Hacker News new | ask | show | jobs
by peterfirefly 894 days ago
https://www.reddit.com/r/MachineLearning/comments/2xcyrl/i_a...

1) Schmidhuber does NOT claim to have invented it. He even provides lots of really old references. You know it's old when he didn't invent it, at least in his own mind.

2) even with his generous attributions, "the first application of backpropagation to neural networks" is from 1980.

3) "LeCun et al. (1989) applied backpropagation to Fukushima’s convolutional architecture (1979)".

In other words, the chain rule is really old but figuring out how to use that to adjust weights in neural nets was surprisingly unobvious. It was even more unobvious that that was a good way of adjusting weights.

1 comments

I've glanced through that material, and I still think it is all obvious. It just wouldn't have worked any earlier than when the results started coming out. If they'd tried these techniques in the 50s it'd have been computationally impossible. If they try them in 2020 they're computationally trivial.

These results would have all started to happen at about the time the cost of computation was within reach of the researcher's budgets. The "theoretical" breakthroughs are of the form "we can implement this technique from the 60s and get good results". Which is impressive, but it does not represent breakthroughs of knowledge as much as incremental improvements in hardware crossing key thresholds. The breakthrough is detecting that hardware can make something work now.

> It just wouldn't have worked any earlier than when the results started coming out.

It most certainly would. Not in the 50's, of course, but in the 60's and 70's.

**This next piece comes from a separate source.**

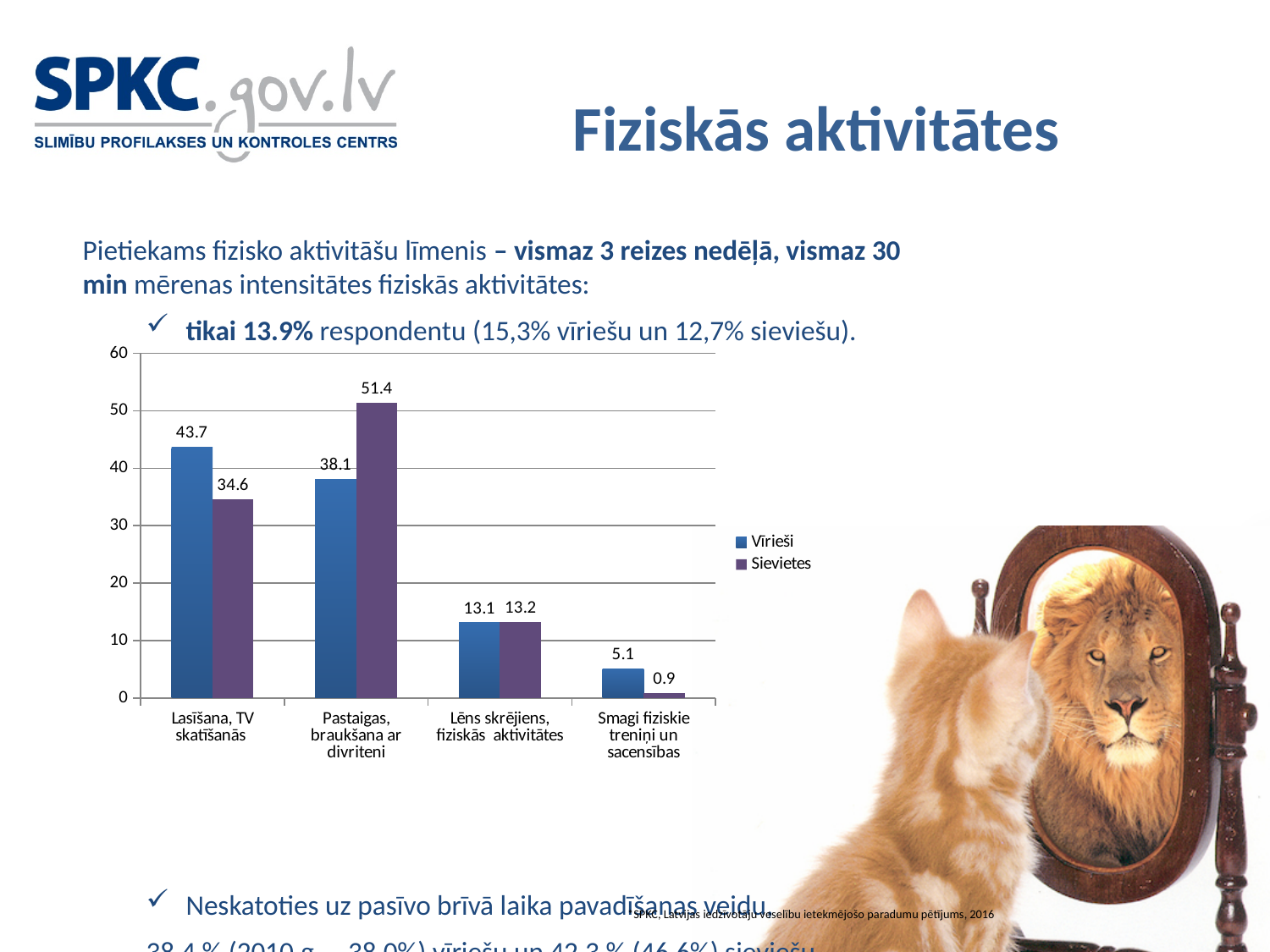
Which category has the lowest value for Vīrieši? Smagi fiziskie treniņi un sacensības What is the difference between the Vīrieši and Sievietes values in the category "Lasīšana, TV skatīšanās"? 9.1 What kind of chart is shown on the slide? bar chart In the category "Pastaigas, braukšana ar divriteni", which series has the larger value, Vīrieši or Sievietes? Sievietes What are the two series named in the chart legend? Vīrieši and Sievietes Is the value for Vīrieši in "Pastaigas, braukšana ar divriteni" greater or less than 30? greater How many series does the chart legend list? 2 How many categories are shown on the x axis of the chart? 4 What is the value for Vīrieši in the category "Lasīšana, TV skatīšanās"? 43.7 Which category has the highest value for Sievietes? Pastaigas, braukšana ar divriteni What is the value for Sievietes in the category "Pastaigas, braukšana ar divriteni"? 51.4 What is the value for Sievietes in the category "Smagi fiziskie treniņi un sacensības"? 0.9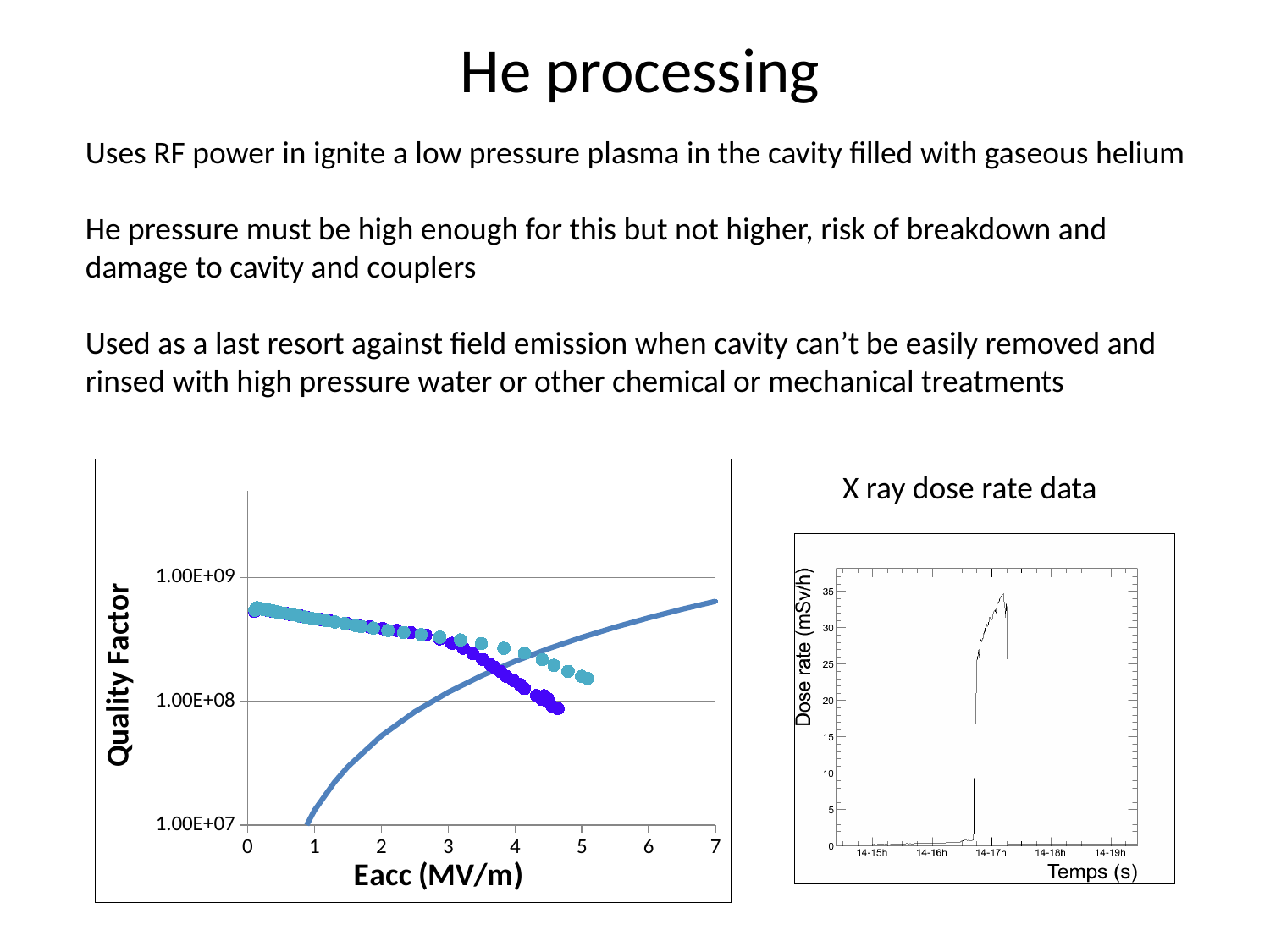
On the left chart, does the solid blue line rise or fall as Eacc increases? rise On the X ray dose rate data chart, is the peak dose rate greater or less than 30 mSv/h? greater On the left chart, do the dotted data points rise or fall as Eacc increases? fall What kind of chart is the left chart with Quality Factor on the y axis? scatter chart On the X ray dose rate data chart, what is the label of the x axis? Temps (s) On the left chart, is the Quality Factor of the dotted points at Eacc of 1 MV/m greater or less than 1.00E+09? less On the left chart, what is the label of the y axis? Quality Factor On the left chart, what is the highest value shown on the Eacc axis? 7 What kind of chart is the X ray dose rate data chart on the right? line chart On the X ray dose rate data chart, is the dose rate at 14-16h greater or less than 5 mSv/h? less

http://www.roylongbottom.org.uk/whetstone.htm

Look at the MFLOPS columns.

It seems to me that we had to wait until decent memory sizes and decent fp performance was a lot cheaper and therefore much more accessible => much easier to do experiments without having to justify them to higher-ups => somebody figured out 1) how to do backpropagation on neural nets and 2) that it was useful.

In other words, it wasn't obvious at all. It required experimentation.

It would have been practically useful from the 60's (for small neural nets and high-value problems) and 70's (not so small neural nets or lower-value problems) if somebody had figured out how to do it and that it was a useful thing to do.